A Review: The Isrights at Noel Gallagher’s After Party

13150017_1377744395576408_1516993547_n

Credit: Elizabeth Maddock

Going to watch a local band is something I think everyone should experience in Liverpool. Its musical heritage is clearly one of the reasons why there is so much local talent, but to be honest, watching a band who are performing somewhere that means a lot to them just feels different. This is why I was so excited at the prospect of reviewing The Isrights, a Merseyside band who in recent months have landed gigs at credible venues such as the O2 and the Arts Club (coming up on the 14th of May).
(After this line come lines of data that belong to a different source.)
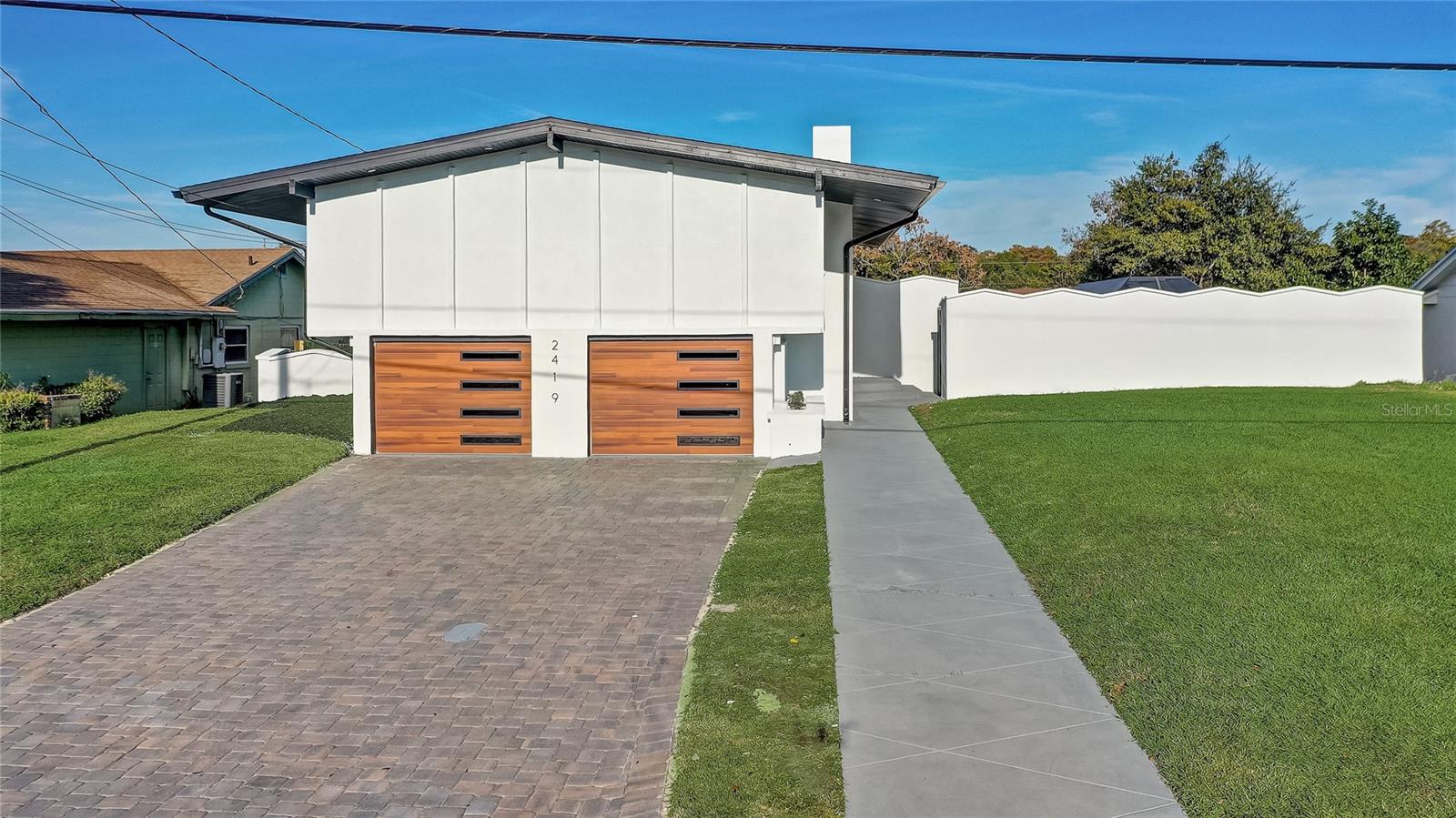 ISLE CATALINA - Residential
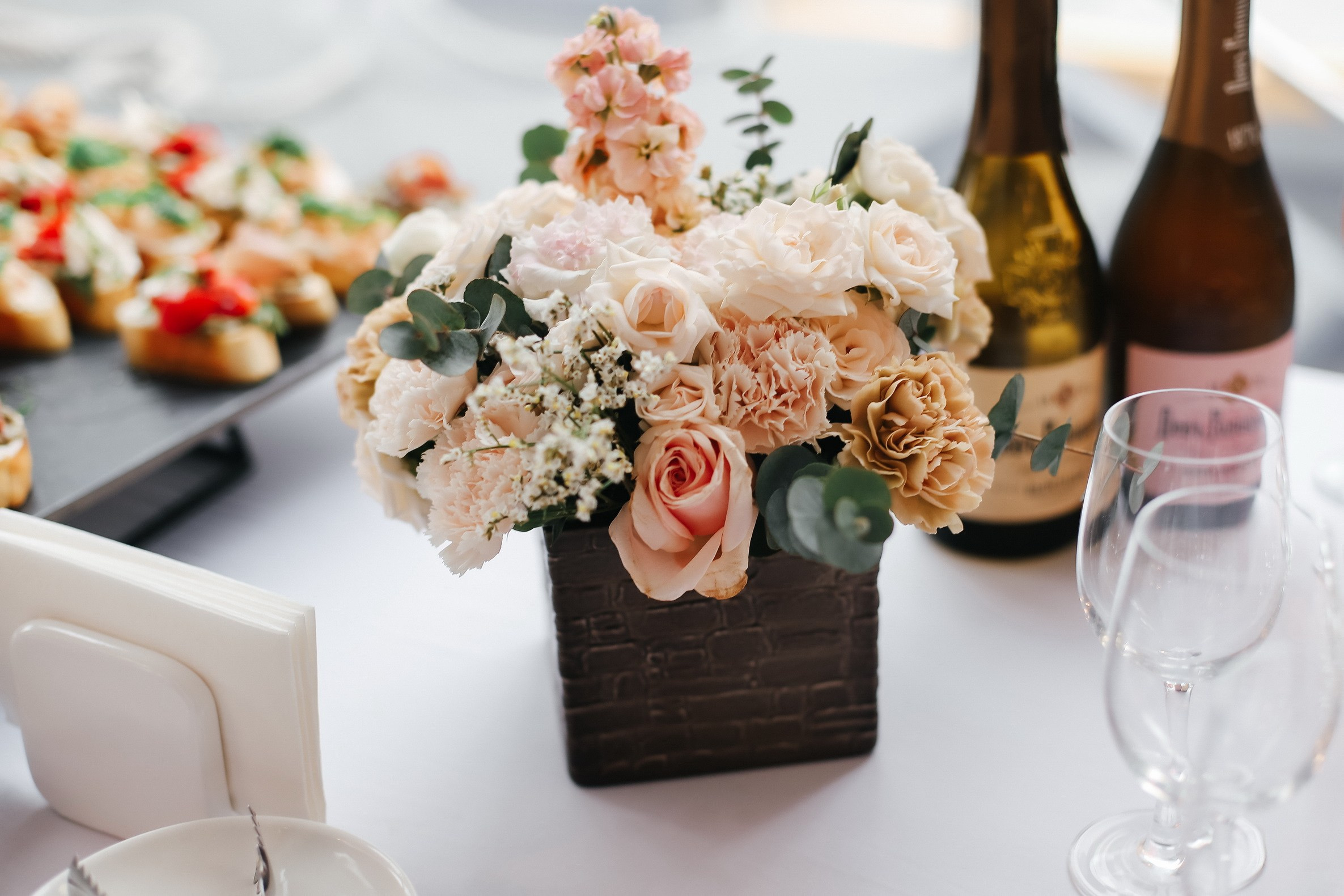 Инна и Александр. Профессиональный фотограф в Подольске Елена Локтионова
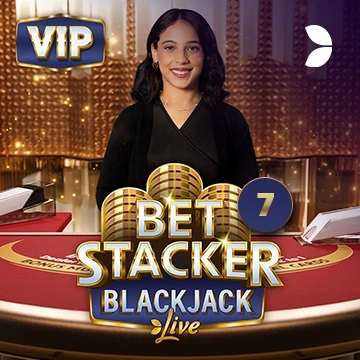VIP Bet Stacker Blackjack 7 - HIGHBET33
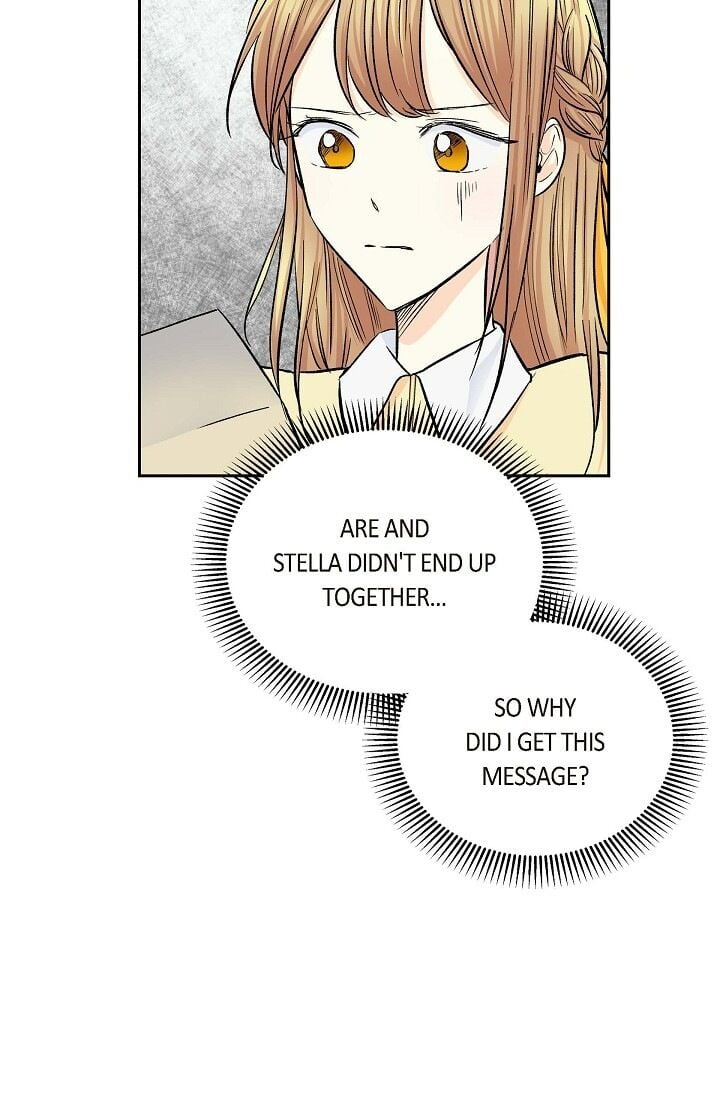 For Stella Chapter 35 - page 46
After a quick drink in a local pub, a few mates and I entered the O2 academy just before the gig was due to start. The room lacked energy, and although the band hadn’t yet appeared on stage, I really thought more people would have arrived. The band started their set and I began to wish I’d stayed at home. That is until a friend bounded up to us with a smirk on his face, obviously with something to tell us. We were in the wrong room.
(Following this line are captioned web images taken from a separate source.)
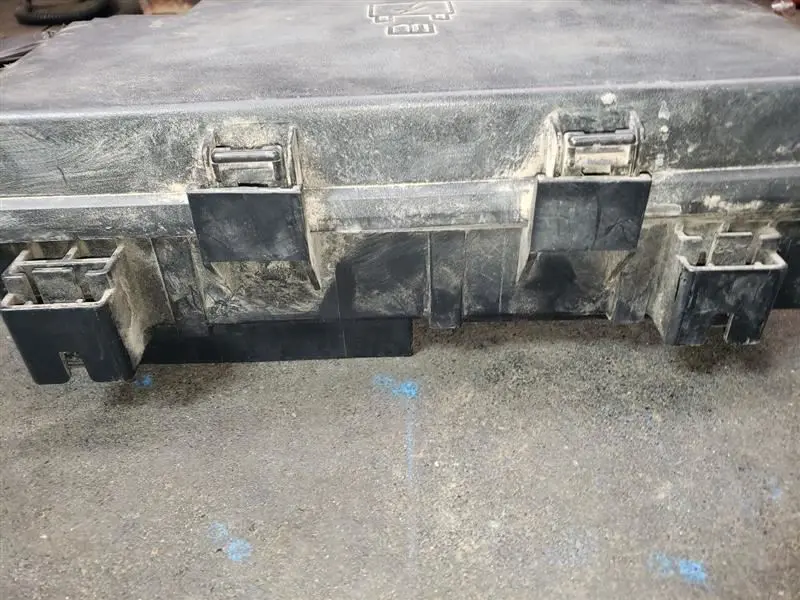 2013 Dodge Ram1500 Totally Intergrated Power Moduel (Tipm). Part Number 68089578 2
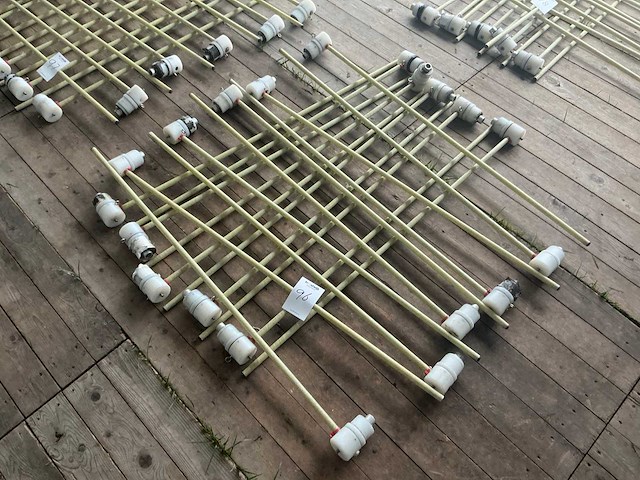 Banierhouder (20x) - afbeelding 3 van  3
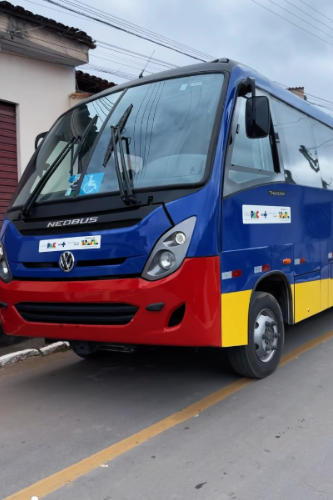Catuji garante mamografias e transporte a mais de 54 mulheres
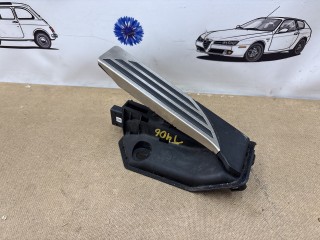 педаль Alfa Romeo Stelvio 1 поколение 2018, 00505513370, 50549540, 50551337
We rushed down the stairs to another room I had no idea existed, where the atmosphere compared to the other empty room was astonishing.  A layer of excited teenagers covered the front barrier obviously new their stuff, while the rest of the room was scattered with slightly more reserved members of the audience, who were clearly thoroughly enjoying the set. The effortless harmonies of ‘Strange Planet’ by Che Wilson (lead singer/rhythm guitar), Matt McNamara (lead guitar/backing vocals) and Andy Gill (Bass/Backing Vocals) really were pitch perfect. Meanwhile, Jack Hendrie (on drums) kept the band focused though the tricky rhythmic sections of songs such as ‘Real’, and covers including ‘No,no,no’ by Dawn Penn.

With some of the members not even being old enough to buy a drink in a pub, it is incredible how mature their sound is. Describing themselves as Punkadelic Reggae, they expose enough individuality to be worth listening to while having enough influences to build an audience. Apart from the occasional ‘thank you,’ the band kept to their set, which I respected. Personally I’m not a fan of long winded speeches, thanking their supporters and commentating on the night when they could be playing. It reminds me of the top floor of Level nightclub, which is not my favourite place.

Finishing with energetic track ‘Drinking game’, we were all sad the concert was over. The Isrights blew us away with their confidence and uniqueness, and I really felt this was the start of something big for the Liverpudlian foursome. If only we hadn’t missed the first few songs.